Find every line in the entries below that contains the word "console", and copy each of those lines in full. Case counts.
>> start INPUT
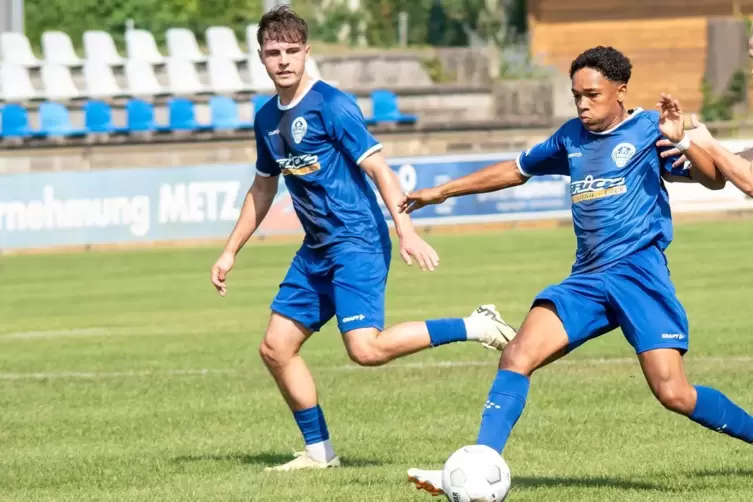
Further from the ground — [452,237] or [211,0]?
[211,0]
>> end INPUT
>> start INPUT
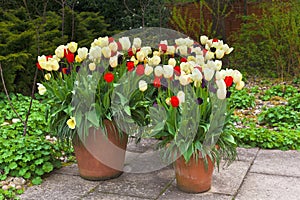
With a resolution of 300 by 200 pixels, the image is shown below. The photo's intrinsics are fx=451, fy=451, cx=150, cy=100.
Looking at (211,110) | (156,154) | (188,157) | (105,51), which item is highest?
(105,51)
>> end INPUT
>> start INPUT
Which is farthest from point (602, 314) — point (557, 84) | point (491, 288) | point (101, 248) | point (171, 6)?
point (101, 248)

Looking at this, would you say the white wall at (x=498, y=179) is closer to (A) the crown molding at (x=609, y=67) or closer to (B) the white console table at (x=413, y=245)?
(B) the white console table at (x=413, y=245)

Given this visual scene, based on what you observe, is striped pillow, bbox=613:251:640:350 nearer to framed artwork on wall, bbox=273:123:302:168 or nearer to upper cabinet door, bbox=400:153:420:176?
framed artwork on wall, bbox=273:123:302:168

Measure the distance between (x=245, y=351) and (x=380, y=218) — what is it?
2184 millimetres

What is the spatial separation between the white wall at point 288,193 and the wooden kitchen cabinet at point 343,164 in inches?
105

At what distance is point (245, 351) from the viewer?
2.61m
>> end INPUT
## [SOLUTION FOR THIS EXERCISE]
Looking at this, would you say the white wall at (x=498, y=179) is closer to (A) the crown molding at (x=609, y=67) or closer to (B) the white console table at (x=413, y=245)?
(B) the white console table at (x=413, y=245)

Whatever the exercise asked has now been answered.